The National Bureau of Economic Research recently released their detailed analysis of "the largest dataset on the socioeconomic backgrounds of students at American colleges spanning the last 100 years".
While more students from the families in the lowest 20% of parental income now enroll in college, few low-income students attend the highest status colleges.
From the paper:
The first part of our paper shows that there has been virtually no change in the representation of lower-income students at elite colleges, both private and public. Upper-income students decreased their representation at such colleges in the post-WWII period, but have since regained ground. The relative stability of the economic backgrounds of students at elite colleges contrasts with the sharp increase in students’ racial and geographic diversity at these institutions. These patterns suggest that changes in racial and geographic diversity have all taken place within the middle and upper portions of the parental income distribution. (emphasis added)

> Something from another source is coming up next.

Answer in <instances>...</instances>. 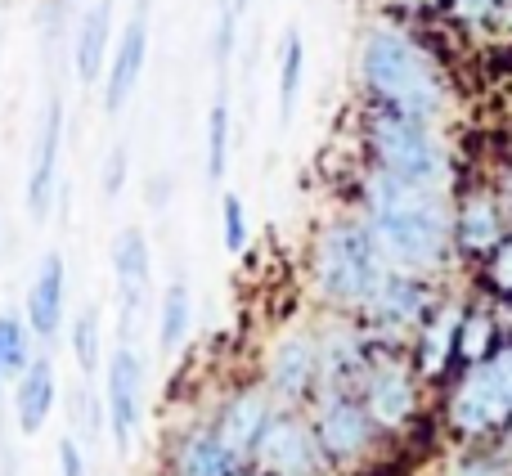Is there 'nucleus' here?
<instances>
[{"label": "nucleus", "mask_w": 512, "mask_h": 476, "mask_svg": "<svg viewBox=\"0 0 512 476\" xmlns=\"http://www.w3.org/2000/svg\"><path fill=\"white\" fill-rule=\"evenodd\" d=\"M360 216L391 270L436 274L454 252V203L441 189H418L369 167L360 185Z\"/></svg>", "instance_id": "nucleus-1"}, {"label": "nucleus", "mask_w": 512, "mask_h": 476, "mask_svg": "<svg viewBox=\"0 0 512 476\" xmlns=\"http://www.w3.org/2000/svg\"><path fill=\"white\" fill-rule=\"evenodd\" d=\"M360 86L373 108L409 113L423 122H441L450 108V86L436 54L414 32L396 23H373L360 41Z\"/></svg>", "instance_id": "nucleus-2"}, {"label": "nucleus", "mask_w": 512, "mask_h": 476, "mask_svg": "<svg viewBox=\"0 0 512 476\" xmlns=\"http://www.w3.org/2000/svg\"><path fill=\"white\" fill-rule=\"evenodd\" d=\"M387 256L364 216H342L315 238L310 252V283L337 310H364L378 283L387 279Z\"/></svg>", "instance_id": "nucleus-3"}, {"label": "nucleus", "mask_w": 512, "mask_h": 476, "mask_svg": "<svg viewBox=\"0 0 512 476\" xmlns=\"http://www.w3.org/2000/svg\"><path fill=\"white\" fill-rule=\"evenodd\" d=\"M364 140H369V158L378 171L405 180V185L450 194L454 158H450L445 135L436 131V122H423V117H409V113H391V108H373L369 126H364Z\"/></svg>", "instance_id": "nucleus-4"}, {"label": "nucleus", "mask_w": 512, "mask_h": 476, "mask_svg": "<svg viewBox=\"0 0 512 476\" xmlns=\"http://www.w3.org/2000/svg\"><path fill=\"white\" fill-rule=\"evenodd\" d=\"M63 131H68V113L63 99L50 95L32 122V140H27V180H23V207L32 221H45L59 194V158H63Z\"/></svg>", "instance_id": "nucleus-5"}, {"label": "nucleus", "mask_w": 512, "mask_h": 476, "mask_svg": "<svg viewBox=\"0 0 512 476\" xmlns=\"http://www.w3.org/2000/svg\"><path fill=\"white\" fill-rule=\"evenodd\" d=\"M149 36H153V0H135V14L126 18V27L117 32L113 54L104 68V113L117 117L135 99L149 63Z\"/></svg>", "instance_id": "nucleus-6"}, {"label": "nucleus", "mask_w": 512, "mask_h": 476, "mask_svg": "<svg viewBox=\"0 0 512 476\" xmlns=\"http://www.w3.org/2000/svg\"><path fill=\"white\" fill-rule=\"evenodd\" d=\"M450 418H454V427L468 436L499 432L512 418V400H508L504 382H499L490 360L468 364V373H463L459 391H454V400H450Z\"/></svg>", "instance_id": "nucleus-7"}, {"label": "nucleus", "mask_w": 512, "mask_h": 476, "mask_svg": "<svg viewBox=\"0 0 512 476\" xmlns=\"http://www.w3.org/2000/svg\"><path fill=\"white\" fill-rule=\"evenodd\" d=\"M104 409H108V427H113V445L126 454L144 423V360L126 342L117 346L113 360H108Z\"/></svg>", "instance_id": "nucleus-8"}, {"label": "nucleus", "mask_w": 512, "mask_h": 476, "mask_svg": "<svg viewBox=\"0 0 512 476\" xmlns=\"http://www.w3.org/2000/svg\"><path fill=\"white\" fill-rule=\"evenodd\" d=\"M512 230V212L504 203V194L490 189H468L454 203V252L472 256V261H490L499 252V243Z\"/></svg>", "instance_id": "nucleus-9"}, {"label": "nucleus", "mask_w": 512, "mask_h": 476, "mask_svg": "<svg viewBox=\"0 0 512 476\" xmlns=\"http://www.w3.org/2000/svg\"><path fill=\"white\" fill-rule=\"evenodd\" d=\"M436 310V292L427 283V274L414 270H387V279L378 283V292L369 297V306L360 310L373 328H391V333H405V328H423V319Z\"/></svg>", "instance_id": "nucleus-10"}, {"label": "nucleus", "mask_w": 512, "mask_h": 476, "mask_svg": "<svg viewBox=\"0 0 512 476\" xmlns=\"http://www.w3.org/2000/svg\"><path fill=\"white\" fill-rule=\"evenodd\" d=\"M113 279H117V306H122V337L135 333V315L144 310L153 288V256L149 238L140 225H126L113 238Z\"/></svg>", "instance_id": "nucleus-11"}, {"label": "nucleus", "mask_w": 512, "mask_h": 476, "mask_svg": "<svg viewBox=\"0 0 512 476\" xmlns=\"http://www.w3.org/2000/svg\"><path fill=\"white\" fill-rule=\"evenodd\" d=\"M256 463L270 476H319L324 450L319 436L297 418H270L265 436L256 441Z\"/></svg>", "instance_id": "nucleus-12"}, {"label": "nucleus", "mask_w": 512, "mask_h": 476, "mask_svg": "<svg viewBox=\"0 0 512 476\" xmlns=\"http://www.w3.org/2000/svg\"><path fill=\"white\" fill-rule=\"evenodd\" d=\"M373 414L364 405H355L346 391H328L324 409H319V423H315V436H319V450L324 459L333 463H351L369 450L373 441Z\"/></svg>", "instance_id": "nucleus-13"}, {"label": "nucleus", "mask_w": 512, "mask_h": 476, "mask_svg": "<svg viewBox=\"0 0 512 476\" xmlns=\"http://www.w3.org/2000/svg\"><path fill=\"white\" fill-rule=\"evenodd\" d=\"M63 306H68V265H63L59 252H45L41 265L32 270L27 301H23V319L32 328V337L50 342L63 328Z\"/></svg>", "instance_id": "nucleus-14"}, {"label": "nucleus", "mask_w": 512, "mask_h": 476, "mask_svg": "<svg viewBox=\"0 0 512 476\" xmlns=\"http://www.w3.org/2000/svg\"><path fill=\"white\" fill-rule=\"evenodd\" d=\"M364 409L373 414L378 427H400L414 414V378H409L405 364L382 360L369 364L364 373Z\"/></svg>", "instance_id": "nucleus-15"}, {"label": "nucleus", "mask_w": 512, "mask_h": 476, "mask_svg": "<svg viewBox=\"0 0 512 476\" xmlns=\"http://www.w3.org/2000/svg\"><path fill=\"white\" fill-rule=\"evenodd\" d=\"M315 382H319V342L310 333L283 337L270 351V391L283 400H297Z\"/></svg>", "instance_id": "nucleus-16"}, {"label": "nucleus", "mask_w": 512, "mask_h": 476, "mask_svg": "<svg viewBox=\"0 0 512 476\" xmlns=\"http://www.w3.org/2000/svg\"><path fill=\"white\" fill-rule=\"evenodd\" d=\"M108 54H113V0H90L77 23V45H72V63H77L81 86L104 81Z\"/></svg>", "instance_id": "nucleus-17"}, {"label": "nucleus", "mask_w": 512, "mask_h": 476, "mask_svg": "<svg viewBox=\"0 0 512 476\" xmlns=\"http://www.w3.org/2000/svg\"><path fill=\"white\" fill-rule=\"evenodd\" d=\"M54 364L45 360V355H36L32 364H27L23 373L14 378V418H18V432H41L45 418H50L54 409Z\"/></svg>", "instance_id": "nucleus-18"}, {"label": "nucleus", "mask_w": 512, "mask_h": 476, "mask_svg": "<svg viewBox=\"0 0 512 476\" xmlns=\"http://www.w3.org/2000/svg\"><path fill=\"white\" fill-rule=\"evenodd\" d=\"M265 427H270V400H265V391H239V396L221 409L216 432H221L225 445L243 459V454H256V441L265 436Z\"/></svg>", "instance_id": "nucleus-19"}, {"label": "nucleus", "mask_w": 512, "mask_h": 476, "mask_svg": "<svg viewBox=\"0 0 512 476\" xmlns=\"http://www.w3.org/2000/svg\"><path fill=\"white\" fill-rule=\"evenodd\" d=\"M180 476H234L239 472V454L225 445V436L216 427H198V432L185 436L176 459Z\"/></svg>", "instance_id": "nucleus-20"}, {"label": "nucleus", "mask_w": 512, "mask_h": 476, "mask_svg": "<svg viewBox=\"0 0 512 476\" xmlns=\"http://www.w3.org/2000/svg\"><path fill=\"white\" fill-rule=\"evenodd\" d=\"M459 324H463V306H436L423 319V342H418L423 373H441L445 360L459 351Z\"/></svg>", "instance_id": "nucleus-21"}, {"label": "nucleus", "mask_w": 512, "mask_h": 476, "mask_svg": "<svg viewBox=\"0 0 512 476\" xmlns=\"http://www.w3.org/2000/svg\"><path fill=\"white\" fill-rule=\"evenodd\" d=\"M301 81H306V41L292 27V32H283V45H279V126H288L292 113H297Z\"/></svg>", "instance_id": "nucleus-22"}, {"label": "nucleus", "mask_w": 512, "mask_h": 476, "mask_svg": "<svg viewBox=\"0 0 512 476\" xmlns=\"http://www.w3.org/2000/svg\"><path fill=\"white\" fill-rule=\"evenodd\" d=\"M189 315H194V297H189V283L185 279H171L167 292H162V306H158V346L162 351H176L189 333Z\"/></svg>", "instance_id": "nucleus-23"}, {"label": "nucleus", "mask_w": 512, "mask_h": 476, "mask_svg": "<svg viewBox=\"0 0 512 476\" xmlns=\"http://www.w3.org/2000/svg\"><path fill=\"white\" fill-rule=\"evenodd\" d=\"M230 171V99L216 95L207 108V180L221 185Z\"/></svg>", "instance_id": "nucleus-24"}, {"label": "nucleus", "mask_w": 512, "mask_h": 476, "mask_svg": "<svg viewBox=\"0 0 512 476\" xmlns=\"http://www.w3.org/2000/svg\"><path fill=\"white\" fill-rule=\"evenodd\" d=\"M27 346H32V328H27V319L0 315V387L32 364V351H27Z\"/></svg>", "instance_id": "nucleus-25"}, {"label": "nucleus", "mask_w": 512, "mask_h": 476, "mask_svg": "<svg viewBox=\"0 0 512 476\" xmlns=\"http://www.w3.org/2000/svg\"><path fill=\"white\" fill-rule=\"evenodd\" d=\"M445 9L468 32H508L512 0H445Z\"/></svg>", "instance_id": "nucleus-26"}, {"label": "nucleus", "mask_w": 512, "mask_h": 476, "mask_svg": "<svg viewBox=\"0 0 512 476\" xmlns=\"http://www.w3.org/2000/svg\"><path fill=\"white\" fill-rule=\"evenodd\" d=\"M495 351V315L490 310H463V324H459V355L468 364L490 360Z\"/></svg>", "instance_id": "nucleus-27"}, {"label": "nucleus", "mask_w": 512, "mask_h": 476, "mask_svg": "<svg viewBox=\"0 0 512 476\" xmlns=\"http://www.w3.org/2000/svg\"><path fill=\"white\" fill-rule=\"evenodd\" d=\"M72 355H77L81 373H95L104 360V328H99V310H81L72 324Z\"/></svg>", "instance_id": "nucleus-28"}, {"label": "nucleus", "mask_w": 512, "mask_h": 476, "mask_svg": "<svg viewBox=\"0 0 512 476\" xmlns=\"http://www.w3.org/2000/svg\"><path fill=\"white\" fill-rule=\"evenodd\" d=\"M221 234H225V252H243L248 247V207L239 194L221 198Z\"/></svg>", "instance_id": "nucleus-29"}, {"label": "nucleus", "mask_w": 512, "mask_h": 476, "mask_svg": "<svg viewBox=\"0 0 512 476\" xmlns=\"http://www.w3.org/2000/svg\"><path fill=\"white\" fill-rule=\"evenodd\" d=\"M490 288H495L499 297H512V230L504 243H499V252L490 256Z\"/></svg>", "instance_id": "nucleus-30"}, {"label": "nucleus", "mask_w": 512, "mask_h": 476, "mask_svg": "<svg viewBox=\"0 0 512 476\" xmlns=\"http://www.w3.org/2000/svg\"><path fill=\"white\" fill-rule=\"evenodd\" d=\"M99 185H104V198H117L126 185V149L117 144L113 153L104 158V176H99Z\"/></svg>", "instance_id": "nucleus-31"}, {"label": "nucleus", "mask_w": 512, "mask_h": 476, "mask_svg": "<svg viewBox=\"0 0 512 476\" xmlns=\"http://www.w3.org/2000/svg\"><path fill=\"white\" fill-rule=\"evenodd\" d=\"M59 472L63 476H86V459H81V450H77L72 436H63V445H59Z\"/></svg>", "instance_id": "nucleus-32"}, {"label": "nucleus", "mask_w": 512, "mask_h": 476, "mask_svg": "<svg viewBox=\"0 0 512 476\" xmlns=\"http://www.w3.org/2000/svg\"><path fill=\"white\" fill-rule=\"evenodd\" d=\"M459 476H508V468L499 459H468L459 468Z\"/></svg>", "instance_id": "nucleus-33"}, {"label": "nucleus", "mask_w": 512, "mask_h": 476, "mask_svg": "<svg viewBox=\"0 0 512 476\" xmlns=\"http://www.w3.org/2000/svg\"><path fill=\"white\" fill-rule=\"evenodd\" d=\"M499 194H504V203H508V212H512V162H508L504 180H499Z\"/></svg>", "instance_id": "nucleus-34"}, {"label": "nucleus", "mask_w": 512, "mask_h": 476, "mask_svg": "<svg viewBox=\"0 0 512 476\" xmlns=\"http://www.w3.org/2000/svg\"><path fill=\"white\" fill-rule=\"evenodd\" d=\"M409 9H445V0H405Z\"/></svg>", "instance_id": "nucleus-35"}, {"label": "nucleus", "mask_w": 512, "mask_h": 476, "mask_svg": "<svg viewBox=\"0 0 512 476\" xmlns=\"http://www.w3.org/2000/svg\"><path fill=\"white\" fill-rule=\"evenodd\" d=\"M0 63H5V18H0Z\"/></svg>", "instance_id": "nucleus-36"}, {"label": "nucleus", "mask_w": 512, "mask_h": 476, "mask_svg": "<svg viewBox=\"0 0 512 476\" xmlns=\"http://www.w3.org/2000/svg\"><path fill=\"white\" fill-rule=\"evenodd\" d=\"M508 301H512V297H508ZM508 324H512V306H508Z\"/></svg>", "instance_id": "nucleus-37"}, {"label": "nucleus", "mask_w": 512, "mask_h": 476, "mask_svg": "<svg viewBox=\"0 0 512 476\" xmlns=\"http://www.w3.org/2000/svg\"><path fill=\"white\" fill-rule=\"evenodd\" d=\"M234 476H248V472H234Z\"/></svg>", "instance_id": "nucleus-38"}]
</instances>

Neither the GI Bill nor the expansion of standardize admissions tests (to make admissions more "objective") made much of a difference.
For over 100 years, low-income students have been only 5% of the student body at Ivy League universities, MIT, Chicago, Duke, MIT and Stanford, and elite small private liberal arts colleges.
Elite public colleges do somewhat better but still enroll a "small and stagnant" number of students from families at the lowest 20% of parental income. At Berkeley and UCLA, "the proportion of students that come from the bottom 20% rose from less than 3% in the 1920s to 10% by the early 2000s."
From p. 89:

While comprehensive, the data for the paper ends in 2019. The authors note that a small number of campuses have introduced new "no room, board or tuition" policies for the lowest income students since 2019, but there's no clear evidence yet of how effective these are for drawing more lower-income students.
We know that pipelines are broken as early childhood and K-12 schools are unequally funded and millions of children live in poverty. We know that more privileged parents respond to uncertain times by hoarding opportunity for their own children. We know that students aspiring to college from low-income communities have too little information about actual college costs, and about positioning themselves to be strong candidates for admission.
We've known all of this for the entire century represented by the data in this study.
I absolutely do not believe that elite schools are the only places that students can access an excellent public education.
I do believe that one of the reasons that so few low-income students are admitted to the highest-status colleges is that the elite are hoarding access to the networks and higher-pay opportunities that those campuses have long opened to people like them.
And in this moment when extremely wealthy actors are dismantling public websites for dissemination of research into educational inequalities while forbidding any federal funding for new projects, I'm avoiding any links to the national data bases that I've used throughout my career, because they may be gone at any time.
And more than ever, we deeply need advocates for fairness, equity, and justice.
Because as faculty are reporting, it's getting ever more ugly:
My university has a grant to provide scholarships, mentoring, research opportunities & career support to academically talented low-income students in STEM. It’s a really fantastic & successful program. Today Ted Cruz flagged it to be cut because it’s "advanced neo-Marxist class warfare propaganda.”
— Seth Cotlar (@sethcotlar.bsky.social) February 11, 2025 at 8:42 PM
(for subscribers who read these posts on email, click through to the website if these two Bluesky posts aren't visible, since email servers sometimes strip posts of this code).
Some of the radical woke Marxist things they do in that program: - they teach students how to build credit and pay off student loans - they have alumni come talk about their career paths - they teach them how the graduate/professional school application process works
— Seth Cotlar (@sethcotlar.bsky.social) February 11, 2025 at 9:16 PM
I'm sad and furious in equal measures, and will keep documenting the long-standing structural inequalities and the ways in which educational institutions have fallen so short of equalizing opportunity. In sadness and fury, I'll keep writing about the ways in which educational institutions have been silent for too long about the breadth and depth of social class inequalities.